Para ello, Pilar García Muñiz ha entrevistado a Juanjo Jiménez, mecánico y dueño de un taller en Murcia, quien ha desvelado varios trucos y ha desmontado algunos mitos sobre el ahorro de combustible.
El 'engaño' de la velocidad
Uno de los puntos más sorprendentes de la conversación ha sido cuando Jiménez ha afirmado que no siempre circular a menos velocidad garantiza un menor consumo. Según el experto, en vehículos de cierta antigüedad, "hay coches que pueden gastar más combustible yendo a 110 kilómetros por hora, que a 120 dado que el fabricante lo ha querido así”.

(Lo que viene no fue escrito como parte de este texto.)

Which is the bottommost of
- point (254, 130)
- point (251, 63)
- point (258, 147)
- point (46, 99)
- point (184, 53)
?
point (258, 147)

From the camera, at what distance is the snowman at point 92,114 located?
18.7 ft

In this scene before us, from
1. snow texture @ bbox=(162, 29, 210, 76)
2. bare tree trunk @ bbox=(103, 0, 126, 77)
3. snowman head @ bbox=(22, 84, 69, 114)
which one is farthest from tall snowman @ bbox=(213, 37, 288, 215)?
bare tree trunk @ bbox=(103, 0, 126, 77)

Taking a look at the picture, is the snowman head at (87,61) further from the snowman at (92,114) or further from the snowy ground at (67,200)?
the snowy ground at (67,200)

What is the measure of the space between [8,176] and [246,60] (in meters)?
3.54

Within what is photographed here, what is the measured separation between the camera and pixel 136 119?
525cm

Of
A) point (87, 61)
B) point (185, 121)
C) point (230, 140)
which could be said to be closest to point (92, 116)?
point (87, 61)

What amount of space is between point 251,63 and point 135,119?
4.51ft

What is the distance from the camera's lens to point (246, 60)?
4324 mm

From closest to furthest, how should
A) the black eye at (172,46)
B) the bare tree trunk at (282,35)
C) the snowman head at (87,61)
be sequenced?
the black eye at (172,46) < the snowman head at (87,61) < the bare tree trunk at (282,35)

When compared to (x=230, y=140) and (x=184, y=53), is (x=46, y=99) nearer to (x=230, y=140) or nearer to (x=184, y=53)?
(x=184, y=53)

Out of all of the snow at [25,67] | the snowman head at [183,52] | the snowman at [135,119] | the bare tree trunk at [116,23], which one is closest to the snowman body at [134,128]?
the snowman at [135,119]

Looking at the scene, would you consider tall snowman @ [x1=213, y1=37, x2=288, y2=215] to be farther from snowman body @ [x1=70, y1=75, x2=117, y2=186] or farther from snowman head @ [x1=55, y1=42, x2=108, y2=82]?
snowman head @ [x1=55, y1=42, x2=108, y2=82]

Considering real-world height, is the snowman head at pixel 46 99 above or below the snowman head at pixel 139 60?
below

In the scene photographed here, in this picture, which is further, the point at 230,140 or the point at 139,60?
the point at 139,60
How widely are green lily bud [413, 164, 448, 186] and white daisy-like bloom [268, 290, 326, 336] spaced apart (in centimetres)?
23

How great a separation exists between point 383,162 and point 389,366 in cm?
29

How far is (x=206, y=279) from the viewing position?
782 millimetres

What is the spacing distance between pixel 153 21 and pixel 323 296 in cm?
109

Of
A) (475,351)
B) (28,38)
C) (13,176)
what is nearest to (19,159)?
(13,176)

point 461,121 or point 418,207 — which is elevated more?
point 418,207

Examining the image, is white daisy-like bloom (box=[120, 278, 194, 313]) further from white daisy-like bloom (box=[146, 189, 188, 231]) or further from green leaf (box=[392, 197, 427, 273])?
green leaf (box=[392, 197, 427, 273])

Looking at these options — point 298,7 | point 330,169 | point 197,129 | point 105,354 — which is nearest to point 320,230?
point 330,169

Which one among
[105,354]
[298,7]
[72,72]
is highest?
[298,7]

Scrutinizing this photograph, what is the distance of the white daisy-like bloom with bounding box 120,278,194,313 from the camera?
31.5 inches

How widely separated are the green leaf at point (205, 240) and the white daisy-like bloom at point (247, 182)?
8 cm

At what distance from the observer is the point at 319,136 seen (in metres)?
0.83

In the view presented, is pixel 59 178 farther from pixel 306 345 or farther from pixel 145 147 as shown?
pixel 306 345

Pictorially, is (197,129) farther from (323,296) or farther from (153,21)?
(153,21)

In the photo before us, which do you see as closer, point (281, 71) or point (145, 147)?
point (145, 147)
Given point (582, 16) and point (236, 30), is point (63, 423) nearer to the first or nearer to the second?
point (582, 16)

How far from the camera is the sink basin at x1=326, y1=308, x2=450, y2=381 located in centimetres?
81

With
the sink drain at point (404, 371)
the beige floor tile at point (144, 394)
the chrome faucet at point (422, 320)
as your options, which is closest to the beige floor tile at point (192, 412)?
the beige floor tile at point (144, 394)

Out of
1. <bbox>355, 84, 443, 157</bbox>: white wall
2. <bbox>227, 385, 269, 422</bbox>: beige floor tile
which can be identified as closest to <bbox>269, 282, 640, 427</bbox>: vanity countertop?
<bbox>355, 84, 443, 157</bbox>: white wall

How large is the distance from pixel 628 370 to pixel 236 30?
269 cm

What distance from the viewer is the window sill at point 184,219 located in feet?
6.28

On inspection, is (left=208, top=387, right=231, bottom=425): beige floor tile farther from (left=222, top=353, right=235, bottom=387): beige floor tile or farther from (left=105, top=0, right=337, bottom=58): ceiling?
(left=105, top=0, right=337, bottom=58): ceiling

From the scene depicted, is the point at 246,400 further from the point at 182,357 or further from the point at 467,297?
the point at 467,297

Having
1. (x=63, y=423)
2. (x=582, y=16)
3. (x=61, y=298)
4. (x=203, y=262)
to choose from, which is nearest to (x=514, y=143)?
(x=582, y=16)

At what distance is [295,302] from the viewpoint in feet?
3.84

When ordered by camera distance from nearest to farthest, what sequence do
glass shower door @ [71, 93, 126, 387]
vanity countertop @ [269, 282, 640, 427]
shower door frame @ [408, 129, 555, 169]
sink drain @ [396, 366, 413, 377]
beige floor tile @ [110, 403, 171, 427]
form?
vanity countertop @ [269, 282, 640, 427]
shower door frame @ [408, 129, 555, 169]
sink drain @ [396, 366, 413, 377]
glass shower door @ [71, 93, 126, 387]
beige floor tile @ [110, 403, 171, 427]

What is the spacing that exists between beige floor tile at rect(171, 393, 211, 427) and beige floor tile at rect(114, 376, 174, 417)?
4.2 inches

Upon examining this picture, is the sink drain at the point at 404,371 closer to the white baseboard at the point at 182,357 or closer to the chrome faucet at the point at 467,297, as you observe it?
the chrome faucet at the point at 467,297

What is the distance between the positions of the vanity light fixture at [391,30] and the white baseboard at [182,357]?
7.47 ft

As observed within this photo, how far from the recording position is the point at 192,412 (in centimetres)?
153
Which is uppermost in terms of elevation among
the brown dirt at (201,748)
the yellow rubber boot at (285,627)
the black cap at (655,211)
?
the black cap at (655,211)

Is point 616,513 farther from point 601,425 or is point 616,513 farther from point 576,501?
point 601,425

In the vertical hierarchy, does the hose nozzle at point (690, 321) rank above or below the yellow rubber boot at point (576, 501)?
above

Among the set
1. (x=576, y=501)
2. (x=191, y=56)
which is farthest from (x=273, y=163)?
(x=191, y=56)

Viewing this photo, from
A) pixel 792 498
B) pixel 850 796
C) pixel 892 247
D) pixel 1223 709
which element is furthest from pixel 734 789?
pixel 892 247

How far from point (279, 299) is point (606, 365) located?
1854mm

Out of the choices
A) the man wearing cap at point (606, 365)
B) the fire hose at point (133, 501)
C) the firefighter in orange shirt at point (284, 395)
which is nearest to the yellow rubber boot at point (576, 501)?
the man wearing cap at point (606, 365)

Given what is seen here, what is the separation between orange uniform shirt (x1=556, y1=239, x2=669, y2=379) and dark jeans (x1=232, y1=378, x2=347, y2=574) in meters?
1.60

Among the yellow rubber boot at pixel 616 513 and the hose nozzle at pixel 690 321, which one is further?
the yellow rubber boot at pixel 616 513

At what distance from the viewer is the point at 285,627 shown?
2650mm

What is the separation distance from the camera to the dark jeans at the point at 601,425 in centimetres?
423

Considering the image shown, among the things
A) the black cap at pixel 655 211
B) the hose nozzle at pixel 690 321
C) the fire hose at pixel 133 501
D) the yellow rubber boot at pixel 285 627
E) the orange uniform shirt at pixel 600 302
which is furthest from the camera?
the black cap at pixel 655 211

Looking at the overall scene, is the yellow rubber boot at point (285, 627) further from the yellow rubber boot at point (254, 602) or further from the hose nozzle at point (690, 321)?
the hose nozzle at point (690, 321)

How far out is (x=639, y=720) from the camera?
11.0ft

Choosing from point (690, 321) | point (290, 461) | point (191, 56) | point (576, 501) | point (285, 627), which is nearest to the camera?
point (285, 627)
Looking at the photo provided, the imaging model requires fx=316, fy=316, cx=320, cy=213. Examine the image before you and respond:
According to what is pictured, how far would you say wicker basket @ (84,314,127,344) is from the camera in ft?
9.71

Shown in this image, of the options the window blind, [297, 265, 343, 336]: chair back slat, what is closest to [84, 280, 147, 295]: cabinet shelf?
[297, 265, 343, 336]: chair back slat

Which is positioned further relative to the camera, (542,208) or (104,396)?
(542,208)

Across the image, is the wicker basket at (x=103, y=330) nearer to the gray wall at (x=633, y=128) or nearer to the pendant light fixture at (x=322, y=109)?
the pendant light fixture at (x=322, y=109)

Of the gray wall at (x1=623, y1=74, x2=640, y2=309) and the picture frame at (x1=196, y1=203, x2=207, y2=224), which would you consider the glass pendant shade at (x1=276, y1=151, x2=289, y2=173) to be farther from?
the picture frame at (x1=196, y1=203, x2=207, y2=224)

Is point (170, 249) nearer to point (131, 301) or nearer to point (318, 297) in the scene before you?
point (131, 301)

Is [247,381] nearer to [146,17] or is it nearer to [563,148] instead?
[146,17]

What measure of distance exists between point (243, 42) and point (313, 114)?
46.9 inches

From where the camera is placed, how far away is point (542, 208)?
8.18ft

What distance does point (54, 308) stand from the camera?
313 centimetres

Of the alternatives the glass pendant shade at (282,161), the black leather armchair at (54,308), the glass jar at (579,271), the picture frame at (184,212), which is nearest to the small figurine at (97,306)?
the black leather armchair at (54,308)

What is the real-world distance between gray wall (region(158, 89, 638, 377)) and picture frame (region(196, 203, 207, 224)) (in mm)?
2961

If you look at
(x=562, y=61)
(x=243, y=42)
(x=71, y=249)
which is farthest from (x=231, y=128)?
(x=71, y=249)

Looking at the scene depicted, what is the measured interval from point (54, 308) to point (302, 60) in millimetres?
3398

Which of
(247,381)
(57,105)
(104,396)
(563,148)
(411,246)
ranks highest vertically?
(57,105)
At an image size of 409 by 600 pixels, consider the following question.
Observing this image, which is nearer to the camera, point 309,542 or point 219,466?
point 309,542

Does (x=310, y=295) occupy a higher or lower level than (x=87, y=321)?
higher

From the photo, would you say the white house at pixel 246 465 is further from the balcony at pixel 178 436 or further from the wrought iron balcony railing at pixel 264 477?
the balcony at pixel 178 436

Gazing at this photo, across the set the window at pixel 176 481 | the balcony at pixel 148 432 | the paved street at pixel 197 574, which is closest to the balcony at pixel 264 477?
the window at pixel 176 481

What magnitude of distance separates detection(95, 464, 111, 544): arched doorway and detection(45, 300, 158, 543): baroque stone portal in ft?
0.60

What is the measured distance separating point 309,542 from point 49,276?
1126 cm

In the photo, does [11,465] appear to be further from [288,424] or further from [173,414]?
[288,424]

Hay coches que pueden gastar más combustible yendo a 110 kilómetros por hora, que a 120"
Mecánico y dueño de un taller
Esta situación contrasta con los vehículos más modernos, cuya "electrónica muy avanzada" y gestión del motor sí garantizan que a menor revolución, menor sea el gasto. Para una conducción eficiente, Jiménez recomienda mantener una velocidad constante y, sobre todo, evitar frenazos y acelerones bruscos, ya que esa es "la mejor manera, sin duda" de optimizar cada depósito.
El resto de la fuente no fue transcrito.